Throughout the records below, find the lines with the string "level" and give how many there are, nothing else.

Data to examine section start

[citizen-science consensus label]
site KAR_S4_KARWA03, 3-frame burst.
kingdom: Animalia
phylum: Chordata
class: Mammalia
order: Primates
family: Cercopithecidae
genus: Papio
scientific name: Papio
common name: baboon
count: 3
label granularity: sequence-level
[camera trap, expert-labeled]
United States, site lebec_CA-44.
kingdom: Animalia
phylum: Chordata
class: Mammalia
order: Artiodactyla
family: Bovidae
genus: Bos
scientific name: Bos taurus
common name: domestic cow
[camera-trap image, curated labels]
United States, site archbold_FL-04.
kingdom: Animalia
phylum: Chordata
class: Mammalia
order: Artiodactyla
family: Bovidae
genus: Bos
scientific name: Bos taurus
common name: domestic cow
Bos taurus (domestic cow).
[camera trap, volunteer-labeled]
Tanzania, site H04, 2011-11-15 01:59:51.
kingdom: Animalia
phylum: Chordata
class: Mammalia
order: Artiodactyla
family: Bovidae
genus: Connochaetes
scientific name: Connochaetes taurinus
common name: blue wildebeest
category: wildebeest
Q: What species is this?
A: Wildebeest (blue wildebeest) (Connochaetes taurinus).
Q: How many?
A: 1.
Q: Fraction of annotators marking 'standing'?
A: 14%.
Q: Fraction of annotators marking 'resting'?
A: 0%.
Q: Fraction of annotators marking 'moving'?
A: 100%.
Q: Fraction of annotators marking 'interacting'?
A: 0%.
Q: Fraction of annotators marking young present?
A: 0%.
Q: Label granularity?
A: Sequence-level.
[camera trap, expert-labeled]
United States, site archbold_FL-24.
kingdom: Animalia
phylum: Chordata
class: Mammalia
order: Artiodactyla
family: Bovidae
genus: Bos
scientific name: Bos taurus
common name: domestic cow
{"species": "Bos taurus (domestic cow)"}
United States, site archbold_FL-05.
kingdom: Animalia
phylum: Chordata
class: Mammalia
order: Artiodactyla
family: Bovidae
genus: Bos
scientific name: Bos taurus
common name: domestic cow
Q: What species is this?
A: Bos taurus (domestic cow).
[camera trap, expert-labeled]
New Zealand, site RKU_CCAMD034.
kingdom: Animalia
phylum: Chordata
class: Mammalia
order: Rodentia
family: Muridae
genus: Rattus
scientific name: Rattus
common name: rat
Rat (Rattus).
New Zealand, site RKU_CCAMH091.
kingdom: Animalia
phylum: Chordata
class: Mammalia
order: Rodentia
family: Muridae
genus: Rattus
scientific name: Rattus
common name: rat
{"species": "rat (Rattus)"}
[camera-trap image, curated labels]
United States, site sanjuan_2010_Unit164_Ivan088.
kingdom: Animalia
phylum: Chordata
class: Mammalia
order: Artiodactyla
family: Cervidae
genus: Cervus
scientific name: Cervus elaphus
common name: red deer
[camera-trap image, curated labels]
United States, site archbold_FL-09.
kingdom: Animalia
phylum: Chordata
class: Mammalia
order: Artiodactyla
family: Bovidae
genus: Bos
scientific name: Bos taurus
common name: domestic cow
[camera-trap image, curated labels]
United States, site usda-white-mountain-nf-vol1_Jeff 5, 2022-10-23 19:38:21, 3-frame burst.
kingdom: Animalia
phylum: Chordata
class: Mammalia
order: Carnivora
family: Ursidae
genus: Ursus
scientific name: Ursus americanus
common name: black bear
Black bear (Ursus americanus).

Data to examine section end

### Answer section
2